**Provided data:**
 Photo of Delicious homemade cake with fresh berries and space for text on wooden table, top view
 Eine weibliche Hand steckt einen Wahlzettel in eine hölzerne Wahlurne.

--

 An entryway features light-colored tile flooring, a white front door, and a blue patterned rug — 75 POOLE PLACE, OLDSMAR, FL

**Action item:**
Only the lines above starting at the line that holds "Photo of Delicious" and ending at the line that holds "Eine weibliche Hand" are to be repeated, exactly and in full.

**Reply:**
 Photo of Delicious homemade cake with fresh berries and space for text on wooden table, top view
 Eine weibliche Hand steckt einen Wahlzettel in eine hölzerne Wahlurne.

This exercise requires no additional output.